# PROVIDED ENTRIES
• • • • •

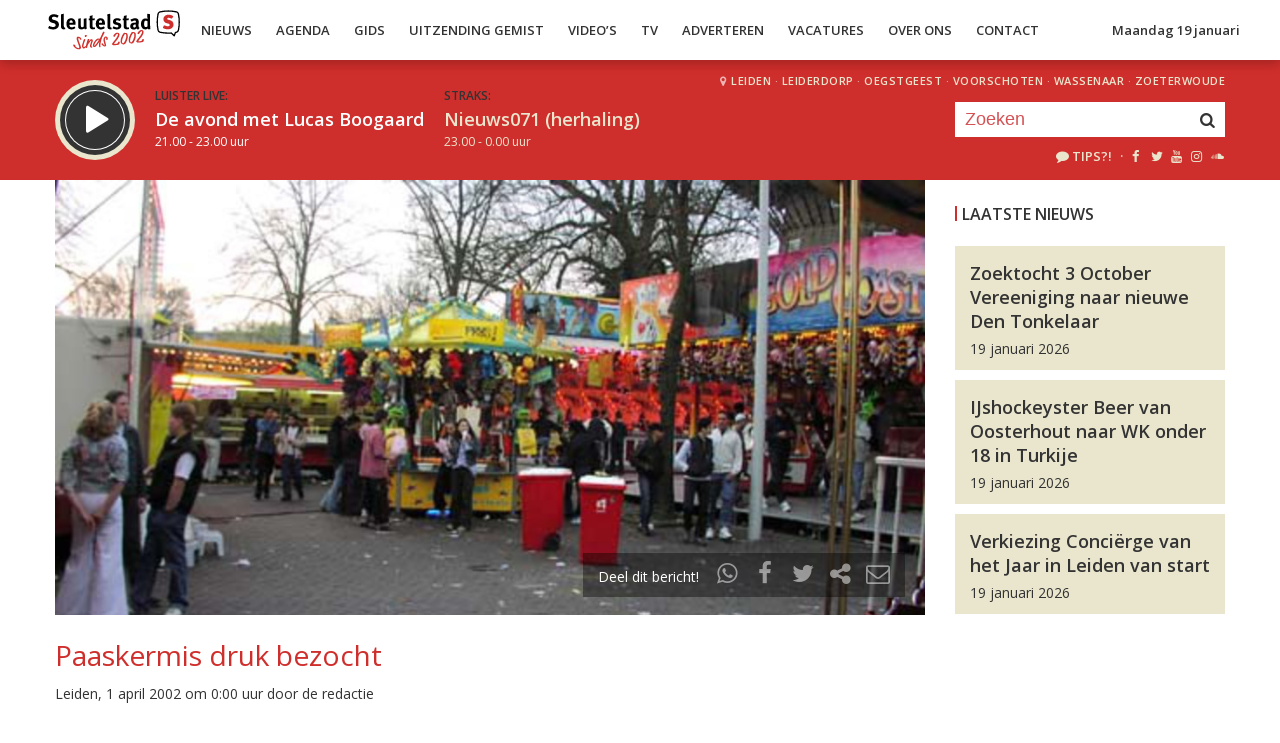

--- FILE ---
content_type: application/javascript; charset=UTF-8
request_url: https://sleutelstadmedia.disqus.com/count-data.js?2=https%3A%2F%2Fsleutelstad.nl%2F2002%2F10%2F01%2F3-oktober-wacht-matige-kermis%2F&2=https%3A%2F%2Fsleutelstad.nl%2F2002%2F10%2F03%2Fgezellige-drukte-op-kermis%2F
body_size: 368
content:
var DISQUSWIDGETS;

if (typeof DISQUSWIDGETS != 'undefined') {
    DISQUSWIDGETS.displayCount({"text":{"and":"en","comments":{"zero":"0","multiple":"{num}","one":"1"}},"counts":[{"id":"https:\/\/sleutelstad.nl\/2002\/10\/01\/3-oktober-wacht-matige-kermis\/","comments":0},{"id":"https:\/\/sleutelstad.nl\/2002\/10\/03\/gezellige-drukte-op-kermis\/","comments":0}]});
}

• • • • •

# WHAT TO WORK ON
Report each line of the material in which the string "matige" occurs.

# EXERCISE OUTPUT
request_url: https://sleutelstadmedia.disqus.com/count-data.js?2=https%3A%2F%2Fsleutelstad.nl%2F2002%2F10%2F01%2F3-oktober-wacht-matige-kermis%2F&2=https%3A%2F%2Fsleutelstad.nl%2F2002%2F10%2F03%2Fgezellige-drukte-op-kermis%2F
    DISQUSWIDGETS.displayCount({"text":{"and":"en","comments":{"zero":"0","multiple":"{num}","one":"1"}},"counts":[{"id":"https:\/\/sleutelstad.nl\/2002\/10\/01\/3-oktober-wacht-matige-kermis\/","comments":0},{"id":"https:\/\/sleutelstad.nl\/2002\/10\/03\/gezellige-drukte-op-kermis\/","comments":0}]});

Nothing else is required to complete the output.